The 2020 Minnesota Youth Tobacco Survey (MYTS) revealed that one in five Minnesota high school students reported having vaped in the past 30 days. Among middle school students, three percent reported having vaped in the past 30 days.
“Even more troubling, 70 percent of these kids are showing signs of nicotine dependence- like intolerable cravings, and 63 percent are having trouble quitting,” said Sharrilyn Helgertz, PhD, data scientist and MYTS administrator for the Minnesota Department of Health. “However, we’re encouraged to also find that half of students who use e-cigarettes want help to quit.” Minnesota teens can get free help to quit from My Life, My QuitTM by texting “Start” to 36072 or visiting MyLifeMyQuit.com.
More than 2 million U.S. youth are using e-cigarettes, also called vaping, according to the 2021 National Youth Tobacco Survey. Flavored commercial tobacco products appeal to youth. E-cigarettes come in thousands of flavors, and teens who use flavored e-cigarettes are more likely to keep using them. Recent data show that 8 out of 10 youth who use e-cigarettes use flavored products.
“We know that kids use substances for different reasons that mainly fall into two categories – to have fun or to cope,” added Helgertz. “I suspect the stress of the pandemic has exacerbated e-cigarette use and the risk for addiction among youth who vape to escape or numb negative feelings.”
Youth participants from last year also hope the contest will inspire change.

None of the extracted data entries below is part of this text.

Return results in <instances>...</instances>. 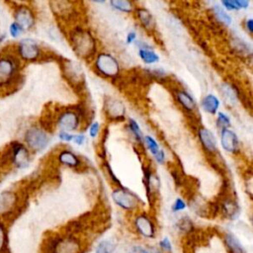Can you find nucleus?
<instances>
[{
  "instance_id": "f257e3e1",
  "label": "nucleus",
  "mask_w": 253,
  "mask_h": 253,
  "mask_svg": "<svg viewBox=\"0 0 253 253\" xmlns=\"http://www.w3.org/2000/svg\"><path fill=\"white\" fill-rule=\"evenodd\" d=\"M70 42L74 52L82 57L88 58L96 51V41L90 32L77 28L71 33Z\"/></svg>"
},
{
  "instance_id": "f03ea898",
  "label": "nucleus",
  "mask_w": 253,
  "mask_h": 253,
  "mask_svg": "<svg viewBox=\"0 0 253 253\" xmlns=\"http://www.w3.org/2000/svg\"><path fill=\"white\" fill-rule=\"evenodd\" d=\"M95 68L104 77L115 78L120 73L119 61L108 52H101L95 58Z\"/></svg>"
},
{
  "instance_id": "7ed1b4c3",
  "label": "nucleus",
  "mask_w": 253,
  "mask_h": 253,
  "mask_svg": "<svg viewBox=\"0 0 253 253\" xmlns=\"http://www.w3.org/2000/svg\"><path fill=\"white\" fill-rule=\"evenodd\" d=\"M19 72L18 61L10 55L0 57V87H6L16 79Z\"/></svg>"
},
{
  "instance_id": "20e7f679",
  "label": "nucleus",
  "mask_w": 253,
  "mask_h": 253,
  "mask_svg": "<svg viewBox=\"0 0 253 253\" xmlns=\"http://www.w3.org/2000/svg\"><path fill=\"white\" fill-rule=\"evenodd\" d=\"M25 141L34 151H41L46 147L49 138L43 129L37 126H32L25 133Z\"/></svg>"
},
{
  "instance_id": "39448f33",
  "label": "nucleus",
  "mask_w": 253,
  "mask_h": 253,
  "mask_svg": "<svg viewBox=\"0 0 253 253\" xmlns=\"http://www.w3.org/2000/svg\"><path fill=\"white\" fill-rule=\"evenodd\" d=\"M112 199L117 206L126 211L133 210L138 204L137 197L122 186L112 192Z\"/></svg>"
},
{
  "instance_id": "423d86ee",
  "label": "nucleus",
  "mask_w": 253,
  "mask_h": 253,
  "mask_svg": "<svg viewBox=\"0 0 253 253\" xmlns=\"http://www.w3.org/2000/svg\"><path fill=\"white\" fill-rule=\"evenodd\" d=\"M9 158L12 163L18 168H25L30 163V153L28 148L17 141L11 143V148L9 150Z\"/></svg>"
},
{
  "instance_id": "0eeeda50",
  "label": "nucleus",
  "mask_w": 253,
  "mask_h": 253,
  "mask_svg": "<svg viewBox=\"0 0 253 253\" xmlns=\"http://www.w3.org/2000/svg\"><path fill=\"white\" fill-rule=\"evenodd\" d=\"M104 111L112 121H121L125 119L126 107L124 103L113 97H106L104 100Z\"/></svg>"
},
{
  "instance_id": "6e6552de",
  "label": "nucleus",
  "mask_w": 253,
  "mask_h": 253,
  "mask_svg": "<svg viewBox=\"0 0 253 253\" xmlns=\"http://www.w3.org/2000/svg\"><path fill=\"white\" fill-rule=\"evenodd\" d=\"M18 52L21 58L24 60L34 61L40 56L41 49L35 41L31 39H25L19 42Z\"/></svg>"
},
{
  "instance_id": "1a4fd4ad",
  "label": "nucleus",
  "mask_w": 253,
  "mask_h": 253,
  "mask_svg": "<svg viewBox=\"0 0 253 253\" xmlns=\"http://www.w3.org/2000/svg\"><path fill=\"white\" fill-rule=\"evenodd\" d=\"M80 123L79 115L72 110L63 111L57 118V125L61 131H73L78 128Z\"/></svg>"
},
{
  "instance_id": "9d476101",
  "label": "nucleus",
  "mask_w": 253,
  "mask_h": 253,
  "mask_svg": "<svg viewBox=\"0 0 253 253\" xmlns=\"http://www.w3.org/2000/svg\"><path fill=\"white\" fill-rule=\"evenodd\" d=\"M15 23H17L22 29L30 30L35 25V15L33 11L27 6H19L14 13Z\"/></svg>"
},
{
  "instance_id": "9b49d317",
  "label": "nucleus",
  "mask_w": 253,
  "mask_h": 253,
  "mask_svg": "<svg viewBox=\"0 0 253 253\" xmlns=\"http://www.w3.org/2000/svg\"><path fill=\"white\" fill-rule=\"evenodd\" d=\"M134 227L145 238H153L155 236L154 223L146 214H139L134 218Z\"/></svg>"
},
{
  "instance_id": "f8f14e48",
  "label": "nucleus",
  "mask_w": 253,
  "mask_h": 253,
  "mask_svg": "<svg viewBox=\"0 0 253 253\" xmlns=\"http://www.w3.org/2000/svg\"><path fill=\"white\" fill-rule=\"evenodd\" d=\"M220 143L222 148L230 153H234L238 150L239 140L235 132L229 128H223L220 131Z\"/></svg>"
},
{
  "instance_id": "ddd939ff",
  "label": "nucleus",
  "mask_w": 253,
  "mask_h": 253,
  "mask_svg": "<svg viewBox=\"0 0 253 253\" xmlns=\"http://www.w3.org/2000/svg\"><path fill=\"white\" fill-rule=\"evenodd\" d=\"M198 136H199L202 146L204 147V149L206 151H208L210 153H213L216 151V148H217L216 139H215L214 135L212 134V132L209 128L201 126L198 129Z\"/></svg>"
},
{
  "instance_id": "4468645a",
  "label": "nucleus",
  "mask_w": 253,
  "mask_h": 253,
  "mask_svg": "<svg viewBox=\"0 0 253 253\" xmlns=\"http://www.w3.org/2000/svg\"><path fill=\"white\" fill-rule=\"evenodd\" d=\"M17 203L15 193L6 191L0 195V213L5 214L10 212Z\"/></svg>"
},
{
  "instance_id": "2eb2a0df",
  "label": "nucleus",
  "mask_w": 253,
  "mask_h": 253,
  "mask_svg": "<svg viewBox=\"0 0 253 253\" xmlns=\"http://www.w3.org/2000/svg\"><path fill=\"white\" fill-rule=\"evenodd\" d=\"M201 106L206 113L214 115V114H216V112L220 106V102L215 95L208 94L202 99Z\"/></svg>"
},
{
  "instance_id": "dca6fc26",
  "label": "nucleus",
  "mask_w": 253,
  "mask_h": 253,
  "mask_svg": "<svg viewBox=\"0 0 253 253\" xmlns=\"http://www.w3.org/2000/svg\"><path fill=\"white\" fill-rule=\"evenodd\" d=\"M176 99L178 103L188 112H193L196 109V102L194 98L185 90H176Z\"/></svg>"
},
{
  "instance_id": "f3484780",
  "label": "nucleus",
  "mask_w": 253,
  "mask_h": 253,
  "mask_svg": "<svg viewBox=\"0 0 253 253\" xmlns=\"http://www.w3.org/2000/svg\"><path fill=\"white\" fill-rule=\"evenodd\" d=\"M58 161L62 165H65L67 167H72V168H76L80 164V160L78 156L74 152L67 149H63L62 151H60V153L58 154Z\"/></svg>"
},
{
  "instance_id": "a211bd4d",
  "label": "nucleus",
  "mask_w": 253,
  "mask_h": 253,
  "mask_svg": "<svg viewBox=\"0 0 253 253\" xmlns=\"http://www.w3.org/2000/svg\"><path fill=\"white\" fill-rule=\"evenodd\" d=\"M136 17L140 24L147 30H152L154 27V19L152 14L146 8H137L135 10Z\"/></svg>"
},
{
  "instance_id": "6ab92c4d",
  "label": "nucleus",
  "mask_w": 253,
  "mask_h": 253,
  "mask_svg": "<svg viewBox=\"0 0 253 253\" xmlns=\"http://www.w3.org/2000/svg\"><path fill=\"white\" fill-rule=\"evenodd\" d=\"M224 243L230 253H245L239 240L232 233L228 232L225 234Z\"/></svg>"
},
{
  "instance_id": "aec40b11",
  "label": "nucleus",
  "mask_w": 253,
  "mask_h": 253,
  "mask_svg": "<svg viewBox=\"0 0 253 253\" xmlns=\"http://www.w3.org/2000/svg\"><path fill=\"white\" fill-rule=\"evenodd\" d=\"M220 91L225 98V100L231 104H235L238 100L237 89L229 83H224L220 87Z\"/></svg>"
},
{
  "instance_id": "412c9836",
  "label": "nucleus",
  "mask_w": 253,
  "mask_h": 253,
  "mask_svg": "<svg viewBox=\"0 0 253 253\" xmlns=\"http://www.w3.org/2000/svg\"><path fill=\"white\" fill-rule=\"evenodd\" d=\"M138 55L140 59L146 64L155 63L159 60V55L149 47H140L138 50Z\"/></svg>"
},
{
  "instance_id": "4be33fe9",
  "label": "nucleus",
  "mask_w": 253,
  "mask_h": 253,
  "mask_svg": "<svg viewBox=\"0 0 253 253\" xmlns=\"http://www.w3.org/2000/svg\"><path fill=\"white\" fill-rule=\"evenodd\" d=\"M110 5L115 10H118L124 13H130L134 10L133 3L127 0H112L110 1Z\"/></svg>"
},
{
  "instance_id": "5701e85b",
  "label": "nucleus",
  "mask_w": 253,
  "mask_h": 253,
  "mask_svg": "<svg viewBox=\"0 0 253 253\" xmlns=\"http://www.w3.org/2000/svg\"><path fill=\"white\" fill-rule=\"evenodd\" d=\"M221 209H222V211L224 212V214H226L231 219L235 218L238 214V206L232 200L224 201L221 205Z\"/></svg>"
},
{
  "instance_id": "b1692460",
  "label": "nucleus",
  "mask_w": 253,
  "mask_h": 253,
  "mask_svg": "<svg viewBox=\"0 0 253 253\" xmlns=\"http://www.w3.org/2000/svg\"><path fill=\"white\" fill-rule=\"evenodd\" d=\"M212 10H213V13H214L215 17H216L222 24H224V25H226V26L231 25V23H232L231 17L229 16V14H228L221 6H219V5H214Z\"/></svg>"
},
{
  "instance_id": "393cba45",
  "label": "nucleus",
  "mask_w": 253,
  "mask_h": 253,
  "mask_svg": "<svg viewBox=\"0 0 253 253\" xmlns=\"http://www.w3.org/2000/svg\"><path fill=\"white\" fill-rule=\"evenodd\" d=\"M127 126H128L130 132L133 134L134 138L138 141H141L143 139V135H142V131H141L138 124L133 119H129Z\"/></svg>"
},
{
  "instance_id": "a878e982",
  "label": "nucleus",
  "mask_w": 253,
  "mask_h": 253,
  "mask_svg": "<svg viewBox=\"0 0 253 253\" xmlns=\"http://www.w3.org/2000/svg\"><path fill=\"white\" fill-rule=\"evenodd\" d=\"M116 248V244L111 240L102 241L96 248L95 253H113Z\"/></svg>"
},
{
  "instance_id": "bb28decb",
  "label": "nucleus",
  "mask_w": 253,
  "mask_h": 253,
  "mask_svg": "<svg viewBox=\"0 0 253 253\" xmlns=\"http://www.w3.org/2000/svg\"><path fill=\"white\" fill-rule=\"evenodd\" d=\"M143 139H144V142H145V144L147 145L149 151H150V152L152 153V155L154 156V155L160 150L157 141H156L152 136H150V135H145V136L143 137Z\"/></svg>"
},
{
  "instance_id": "cd10ccee",
  "label": "nucleus",
  "mask_w": 253,
  "mask_h": 253,
  "mask_svg": "<svg viewBox=\"0 0 253 253\" xmlns=\"http://www.w3.org/2000/svg\"><path fill=\"white\" fill-rule=\"evenodd\" d=\"M216 123H217V126L219 127H221V129L228 128L230 126V119L228 118V116L226 114H224L222 112H219L217 114Z\"/></svg>"
},
{
  "instance_id": "c85d7f7f",
  "label": "nucleus",
  "mask_w": 253,
  "mask_h": 253,
  "mask_svg": "<svg viewBox=\"0 0 253 253\" xmlns=\"http://www.w3.org/2000/svg\"><path fill=\"white\" fill-rule=\"evenodd\" d=\"M7 248V232L2 223H0V253H3Z\"/></svg>"
},
{
  "instance_id": "c756f323",
  "label": "nucleus",
  "mask_w": 253,
  "mask_h": 253,
  "mask_svg": "<svg viewBox=\"0 0 253 253\" xmlns=\"http://www.w3.org/2000/svg\"><path fill=\"white\" fill-rule=\"evenodd\" d=\"M178 227L181 231H184V232H188L192 229L193 227V224L191 222V220L187 217H184L182 218L179 222H178Z\"/></svg>"
},
{
  "instance_id": "7c9ffc66",
  "label": "nucleus",
  "mask_w": 253,
  "mask_h": 253,
  "mask_svg": "<svg viewBox=\"0 0 253 253\" xmlns=\"http://www.w3.org/2000/svg\"><path fill=\"white\" fill-rule=\"evenodd\" d=\"M9 32H10V35L12 38H18L22 34L23 29L17 23L13 22L9 27Z\"/></svg>"
},
{
  "instance_id": "2f4dec72",
  "label": "nucleus",
  "mask_w": 253,
  "mask_h": 253,
  "mask_svg": "<svg viewBox=\"0 0 253 253\" xmlns=\"http://www.w3.org/2000/svg\"><path fill=\"white\" fill-rule=\"evenodd\" d=\"M221 5L223 6L222 8L228 10V11H235V10H239L236 1L235 0H223L221 1Z\"/></svg>"
},
{
  "instance_id": "473e14b6",
  "label": "nucleus",
  "mask_w": 253,
  "mask_h": 253,
  "mask_svg": "<svg viewBox=\"0 0 253 253\" xmlns=\"http://www.w3.org/2000/svg\"><path fill=\"white\" fill-rule=\"evenodd\" d=\"M187 207L186 203L181 199V198H177L172 206V211H183L185 210Z\"/></svg>"
},
{
  "instance_id": "72a5a7b5",
  "label": "nucleus",
  "mask_w": 253,
  "mask_h": 253,
  "mask_svg": "<svg viewBox=\"0 0 253 253\" xmlns=\"http://www.w3.org/2000/svg\"><path fill=\"white\" fill-rule=\"evenodd\" d=\"M99 129H100V125L98 122H94L91 124L90 127H89V134L91 137H95L97 136V134L99 133Z\"/></svg>"
},
{
  "instance_id": "f704fd0d",
  "label": "nucleus",
  "mask_w": 253,
  "mask_h": 253,
  "mask_svg": "<svg viewBox=\"0 0 253 253\" xmlns=\"http://www.w3.org/2000/svg\"><path fill=\"white\" fill-rule=\"evenodd\" d=\"M159 245H160V247H161L164 251H168V252H170V251H171V249H172L171 242H170V240H169L167 237H164V238L160 241Z\"/></svg>"
},
{
  "instance_id": "c9c22d12",
  "label": "nucleus",
  "mask_w": 253,
  "mask_h": 253,
  "mask_svg": "<svg viewBox=\"0 0 253 253\" xmlns=\"http://www.w3.org/2000/svg\"><path fill=\"white\" fill-rule=\"evenodd\" d=\"M58 136H59L60 140L65 141V142H69L73 139V134H71L69 132H66V131H60Z\"/></svg>"
},
{
  "instance_id": "e433bc0d",
  "label": "nucleus",
  "mask_w": 253,
  "mask_h": 253,
  "mask_svg": "<svg viewBox=\"0 0 253 253\" xmlns=\"http://www.w3.org/2000/svg\"><path fill=\"white\" fill-rule=\"evenodd\" d=\"M154 158H155V160L157 161V163L163 164L164 161H165V153H164L163 149L160 148V150L154 155Z\"/></svg>"
},
{
  "instance_id": "4c0bfd02",
  "label": "nucleus",
  "mask_w": 253,
  "mask_h": 253,
  "mask_svg": "<svg viewBox=\"0 0 253 253\" xmlns=\"http://www.w3.org/2000/svg\"><path fill=\"white\" fill-rule=\"evenodd\" d=\"M135 40H136V33L133 32V31L128 32L127 35H126V42L127 44H130V43H132L133 42H135Z\"/></svg>"
},
{
  "instance_id": "58836bf2",
  "label": "nucleus",
  "mask_w": 253,
  "mask_h": 253,
  "mask_svg": "<svg viewBox=\"0 0 253 253\" xmlns=\"http://www.w3.org/2000/svg\"><path fill=\"white\" fill-rule=\"evenodd\" d=\"M128 253H148V250H146V249L143 248L142 246L135 245V246H133V247L130 248V250L128 251Z\"/></svg>"
},
{
  "instance_id": "ea45409f",
  "label": "nucleus",
  "mask_w": 253,
  "mask_h": 253,
  "mask_svg": "<svg viewBox=\"0 0 253 253\" xmlns=\"http://www.w3.org/2000/svg\"><path fill=\"white\" fill-rule=\"evenodd\" d=\"M85 139H86L85 135H83V134H76V135H73V139H72V140H73L76 144L82 145V144L85 142Z\"/></svg>"
},
{
  "instance_id": "a19ab883",
  "label": "nucleus",
  "mask_w": 253,
  "mask_h": 253,
  "mask_svg": "<svg viewBox=\"0 0 253 253\" xmlns=\"http://www.w3.org/2000/svg\"><path fill=\"white\" fill-rule=\"evenodd\" d=\"M235 1L239 9H247L250 5V2L248 0H235Z\"/></svg>"
},
{
  "instance_id": "79ce46f5",
  "label": "nucleus",
  "mask_w": 253,
  "mask_h": 253,
  "mask_svg": "<svg viewBox=\"0 0 253 253\" xmlns=\"http://www.w3.org/2000/svg\"><path fill=\"white\" fill-rule=\"evenodd\" d=\"M106 168H107V170H108V173H109V175H110V177H111V179L116 183V184H118L120 187H121V184H120V180H118V178L116 177V175L113 173V171H112V169L110 168V166H109V164H107L106 163Z\"/></svg>"
},
{
  "instance_id": "37998d69",
  "label": "nucleus",
  "mask_w": 253,
  "mask_h": 253,
  "mask_svg": "<svg viewBox=\"0 0 253 253\" xmlns=\"http://www.w3.org/2000/svg\"><path fill=\"white\" fill-rule=\"evenodd\" d=\"M245 28L248 31V33L252 34V32H253V20L252 19H248L245 21Z\"/></svg>"
},
{
  "instance_id": "c03bdc74",
  "label": "nucleus",
  "mask_w": 253,
  "mask_h": 253,
  "mask_svg": "<svg viewBox=\"0 0 253 253\" xmlns=\"http://www.w3.org/2000/svg\"><path fill=\"white\" fill-rule=\"evenodd\" d=\"M148 253H161V251L157 249H151V250H148Z\"/></svg>"
}]
</instances>
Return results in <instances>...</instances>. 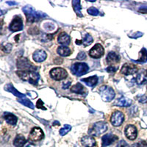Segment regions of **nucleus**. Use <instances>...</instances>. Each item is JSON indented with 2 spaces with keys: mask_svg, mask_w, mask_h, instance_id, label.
<instances>
[{
  "mask_svg": "<svg viewBox=\"0 0 147 147\" xmlns=\"http://www.w3.org/2000/svg\"><path fill=\"white\" fill-rule=\"evenodd\" d=\"M107 129V125L105 122H96L88 130V134L90 136H99L101 134L106 132Z\"/></svg>",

“I really hope this year’s contest can encourage my peers to find their voices and advocate for resistance against vaping,” says last year’s first place winner Ashley Zhou, a current 10th grader at Wayzata High School. “Last year’s contest was not only an eye-opening experience in terms of the independence I was given, but it was also a rare chance for me to get out of my comfort zone and be creative. The process taught me so much, and I encourage anyone even considering it to just enter. I can’t wait to see what this year’s contest brings!” Ashley and three other finalists from the inaugural Escape the Vape contest are serving as youth advisors for this year’s contest.
Video submissions will be accepted February 1-28, 2022 through the Escape the Vape website. Each video submission will be reviewed by a team of youth and adult judges. Five finalists will be selected, whose videos will be posted on the Escape the Vape website on March 23. Online voting will determine the final rankings. Voting will be open to the public at Escape the Vape from March 23 April 26th.
Learn more about the contest and enter your video at Escape the Vape.
About the Escape the Vape
Escape the Vape is a collaboration between the Minnesota Department of Health, CCF Advertising, Tobacco-Free Alliance, Masonic Cancer Center at the University of Minnesota, Minnesota Youth Council, and Change to Chill by Allina Health.